PostMon Sep 07, 2020 1:27 pm

VOA - World News


BOR, SOUTH SUDAN - Internally displaced persons at a U.N.-protected site in Bor, South Sudan say they’re living in fear after the U.N. Mission in South Sudan withdrew its peacekeepers from the camp recently.  A leader of the IDPs said 3,500 families are open to attack by armed criminals.   


“U.N. withdrew its troops on September 1st, it didn’t inform us. In the morning we got that there was no military protection inside the Bor POC [Protection of Civilians site].  People are moving from block to block because of fear. They abandoned their places,” Bor IDP leader Makuach Monkem told VOA’s "South Sudan in Focus." 


David Shearer, special representative of the U.N. secretary-general in South Sudan, said at a Juba news conference on Friday “after careful planning,” UNMISS began withdrawing its troops from the area because UNMISS believes it is now safe for IDPs to return home.    

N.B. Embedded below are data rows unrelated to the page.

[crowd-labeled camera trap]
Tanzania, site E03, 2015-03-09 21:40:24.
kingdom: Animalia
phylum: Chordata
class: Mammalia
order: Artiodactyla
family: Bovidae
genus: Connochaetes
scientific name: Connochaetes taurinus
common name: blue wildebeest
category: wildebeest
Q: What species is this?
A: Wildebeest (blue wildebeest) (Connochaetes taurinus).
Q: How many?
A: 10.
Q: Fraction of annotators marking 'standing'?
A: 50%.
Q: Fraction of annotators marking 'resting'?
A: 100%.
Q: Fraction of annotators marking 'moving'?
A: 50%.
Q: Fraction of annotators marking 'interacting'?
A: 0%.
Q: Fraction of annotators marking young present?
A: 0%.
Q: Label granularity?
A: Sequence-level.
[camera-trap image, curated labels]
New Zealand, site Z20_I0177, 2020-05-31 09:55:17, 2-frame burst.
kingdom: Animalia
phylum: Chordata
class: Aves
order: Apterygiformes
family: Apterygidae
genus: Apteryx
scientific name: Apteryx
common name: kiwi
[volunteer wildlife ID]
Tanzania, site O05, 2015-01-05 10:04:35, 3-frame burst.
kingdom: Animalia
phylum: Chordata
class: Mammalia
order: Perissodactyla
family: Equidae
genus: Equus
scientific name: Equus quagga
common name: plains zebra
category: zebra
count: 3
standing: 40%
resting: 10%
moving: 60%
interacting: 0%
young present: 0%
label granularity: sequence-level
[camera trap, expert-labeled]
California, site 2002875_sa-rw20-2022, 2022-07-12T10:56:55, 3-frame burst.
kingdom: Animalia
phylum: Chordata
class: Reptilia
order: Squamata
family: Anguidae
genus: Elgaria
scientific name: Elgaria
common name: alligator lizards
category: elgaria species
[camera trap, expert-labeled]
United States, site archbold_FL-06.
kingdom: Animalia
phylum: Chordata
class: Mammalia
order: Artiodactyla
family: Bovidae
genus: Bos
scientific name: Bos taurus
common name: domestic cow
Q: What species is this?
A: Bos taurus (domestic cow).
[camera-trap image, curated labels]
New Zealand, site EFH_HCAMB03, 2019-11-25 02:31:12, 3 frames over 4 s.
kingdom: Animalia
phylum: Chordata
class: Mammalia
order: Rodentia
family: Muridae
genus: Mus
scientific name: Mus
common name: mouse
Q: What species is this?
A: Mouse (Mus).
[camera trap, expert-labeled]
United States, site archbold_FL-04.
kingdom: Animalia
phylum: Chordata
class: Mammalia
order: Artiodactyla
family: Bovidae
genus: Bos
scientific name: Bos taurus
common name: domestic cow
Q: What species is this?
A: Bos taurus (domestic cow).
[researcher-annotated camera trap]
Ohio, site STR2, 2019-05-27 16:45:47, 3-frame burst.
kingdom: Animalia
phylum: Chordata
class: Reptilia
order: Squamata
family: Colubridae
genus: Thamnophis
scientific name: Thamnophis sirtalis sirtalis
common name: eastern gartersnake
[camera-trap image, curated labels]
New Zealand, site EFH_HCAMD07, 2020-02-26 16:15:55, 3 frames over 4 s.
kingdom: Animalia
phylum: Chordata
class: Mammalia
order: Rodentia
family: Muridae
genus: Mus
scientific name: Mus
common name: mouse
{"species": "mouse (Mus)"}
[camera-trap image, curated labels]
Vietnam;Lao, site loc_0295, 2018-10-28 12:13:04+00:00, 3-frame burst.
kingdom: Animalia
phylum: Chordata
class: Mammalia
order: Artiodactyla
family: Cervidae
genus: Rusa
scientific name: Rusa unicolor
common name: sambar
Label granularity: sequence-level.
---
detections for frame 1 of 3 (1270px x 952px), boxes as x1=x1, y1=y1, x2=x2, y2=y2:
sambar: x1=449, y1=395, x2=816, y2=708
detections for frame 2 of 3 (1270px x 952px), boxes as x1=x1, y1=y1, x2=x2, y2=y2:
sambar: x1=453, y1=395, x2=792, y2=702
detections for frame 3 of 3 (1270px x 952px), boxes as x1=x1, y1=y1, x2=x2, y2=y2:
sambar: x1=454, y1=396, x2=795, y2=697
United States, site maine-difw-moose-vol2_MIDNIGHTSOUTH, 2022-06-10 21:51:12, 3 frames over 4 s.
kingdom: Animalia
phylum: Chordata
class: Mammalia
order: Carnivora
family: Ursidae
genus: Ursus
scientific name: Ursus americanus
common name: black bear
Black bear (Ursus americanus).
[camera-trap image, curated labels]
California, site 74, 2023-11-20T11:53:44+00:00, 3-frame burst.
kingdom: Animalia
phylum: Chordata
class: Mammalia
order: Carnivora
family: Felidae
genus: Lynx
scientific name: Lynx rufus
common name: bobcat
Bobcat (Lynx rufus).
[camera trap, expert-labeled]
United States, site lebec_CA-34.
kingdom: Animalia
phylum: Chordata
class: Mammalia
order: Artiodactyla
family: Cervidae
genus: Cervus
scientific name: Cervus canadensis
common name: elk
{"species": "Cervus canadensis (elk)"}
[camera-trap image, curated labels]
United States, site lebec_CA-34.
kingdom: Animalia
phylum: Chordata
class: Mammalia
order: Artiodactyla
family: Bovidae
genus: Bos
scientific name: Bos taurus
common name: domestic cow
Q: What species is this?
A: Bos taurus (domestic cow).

“There are no longer any uniformed forces inside those sites. That has occurred because we assessed that any threats that might have existed in the past are no longer in existence today,” said Shearer. 


Troops that were assigned to the POCs can now be redeployed to “hot spots where people’s lives are in immediate danger, like in Jonglei,” according to Shearer. 


Munkem insists a unified force is needed to facilitate the safe return of IDPs because some of their homes are still illegally occupied. 


“They say the POC should no longer be protected by the UNMISS and will be handed over to the government. And we ask which government? Because we are now in a unity government and the unity government is not yet completed. There is no deployment of a unified force and even the security arrangement is not complete,” Munkem told VOA.  



A general view of a camp for displaced people set up in a United Nations compound in Bor, 180 km (108 miles) northwest from capital Juba, Dec. 25, 2013.

UNMISS has yet to officially hand over protection of the IDP camp to the government, according to Jonglei state police commissioner Major General Joseph Mayen Akoon. 


“Last week I was told there were arrangements that the IDPs were going to be resettled just near our police station there [Pakwau], so we were given a chance so that we sit down and talk about how things will work. But to take over, that was not discussed,” Akoon told "South Sudan in Focus." 


If UNMISS wants Jonglei authorities to take over the protection of the IDPs in a U.N.-run camp, it should make arrangements to do so through official communications, said Akoon.